I can understand the theoretical basis for starting immediately. If common flu is treated with antivirals, the CDC recommends starting within 48 hours of symptoms onset : “treatment is most effective when given as early as possible after symptoms develop, and its effectiveness diminishes markedly after 48 hours.” Those antivirals, like oseltamivir, begin acting immediately upon entering the bloodstream . HCQ, however, is different. It needs to accumulate in the tissues, and that takes time. Thus, there seems to be no 48 hours window. HCQ’s anti-viral effect diminishes with every day that treatment is delayed.
HCQ as anti-viral
The most tested HCQ-based treatment for COVID-19 is HCQ+AZ (Azithromycin). This drug combination treatment is associated with Didier Raoult, head of the Institut Hospitalo-Universitaire Méditerranée Infection (IHU) , . He and his colleagues cited earlier experience of doctors in China.
The two drugs, HCQ+AZ, are considered synergetic in suppressing the SARS-CoV-2 spike — ACE2 interaction, which the coronavirus uses to enter the cell , . These “spikes” make up the crown, or “corona”, which gives this type of virus its name. AZ is also an antibiotic, necessary to protect the body from any opportunistic bacterial infection during treatment.
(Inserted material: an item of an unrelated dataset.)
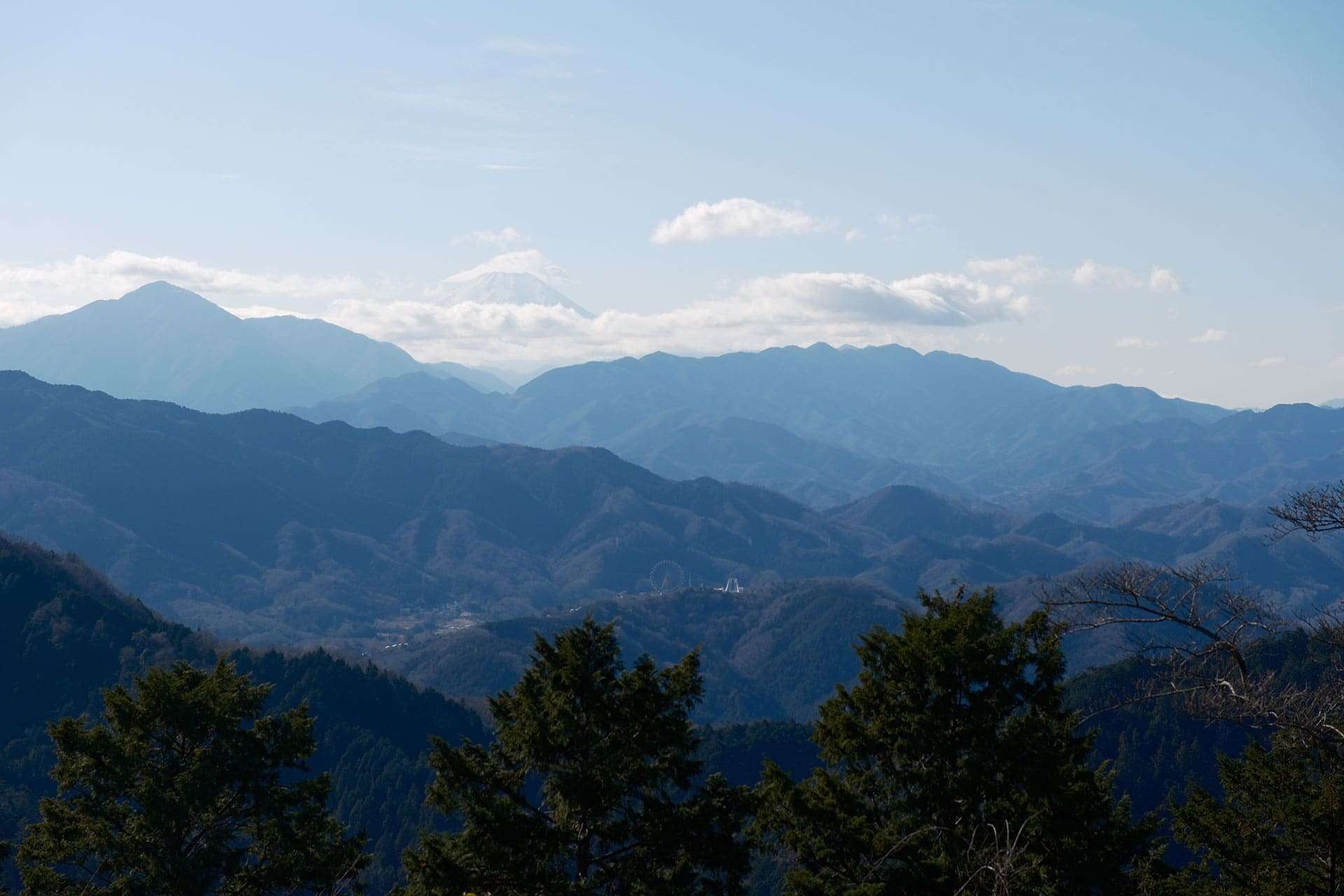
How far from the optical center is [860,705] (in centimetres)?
2261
To suppress the SARS-CoV-2 spike – ACE2 interaction, HCQ must accumulate in the lungs. This process begins when HCQ enters the bloodstream and proceeds slowly from there. This is explained in  (on chloroquine):
Drug disposition proceeds in three phases—distribution from blood to tissues, equilibration between blood and tissues, and release from tissues back into blood. These phases have half-lives of 3–8, 40–216 h, and 30–60 days, respectively
The times vary by tissue.
Zinc (Zn) prevents viruses from multiplying within cells, however, little Zn is found within cells. Zn ions cannot cross cell membranes. HCQ is known as Zn ionophore – it crosses cell membranes and carries Zinc with it . This antiviral mechanism is entirely distinct from HCQ+AZ ability to suppress the SARS-CoV-2 spike – ACE2 interaction.
Unfortunately, HCQ does not shuttle back and forth through cell membranes carrying Zn but tends to enter the cells and stay there. Some level of tissue saturation is needed for HCQ to be effective as an ionophore.
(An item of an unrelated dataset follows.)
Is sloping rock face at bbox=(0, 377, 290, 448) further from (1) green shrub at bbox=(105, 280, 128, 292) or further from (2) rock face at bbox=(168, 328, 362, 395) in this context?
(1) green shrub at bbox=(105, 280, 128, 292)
I am not aware of any reported results on HCQ + Zn + (non-AZ antibiotic) treatment for COVID-19. Dr. Vladimir Zelenko and Dr. Anthony Cardillo (Thousand Oaks, CA) give their patients HCQ + Zn + AZ, so it is hard to say whether HCQ + Zn works. Dr. Zelenko has just registered a clinical trial , in which he will compare HCQ + Zn + AZ vs. HCQ + Zn + Doxycycline. Doxycycline is a milder antibiotic with no known activity against the coronavirus.
When used on its own, HCQ does exhibit antiviral effect against COVID-19, but not strong enough .
HCQ as an Immunosuppressant
HCQ is most known as an immunomodulator (mild immunosuppressant). Hence, its use against auto-immune diseases like lupus and rheumatoid arthritis. The main direct cause of death from COVID-19, like many other pulmonary diseases, is a cytokinetic storm and related acute respiratory distress syndrome (ADRS). This is caused by excessive immune reaction to the infection, which leads to multiple organ failure and death. HCQ decreases this excessive reaction and can do so at any time in the development of COVID-19. Apparently, early attempts to use HCQ against COVID-19 were done in the late stages of the disease.
HCQ combinations are being used for COVID-19 treatment all over the world, from India to Czechia, with excellent results. Random population sampling is needed to evaluate the spread of the coronavirus infection and immunity to it.
Chloroquine was noticed for its antiviral and immunomodulatory effects in context of SARS epidemic in 2003 :
Chloroquine exerts direct antiviral effects, inhibiting pH-dependent steps of the replication of several viruses including members of the flaviviruses, retroviruses, and coronaviruses.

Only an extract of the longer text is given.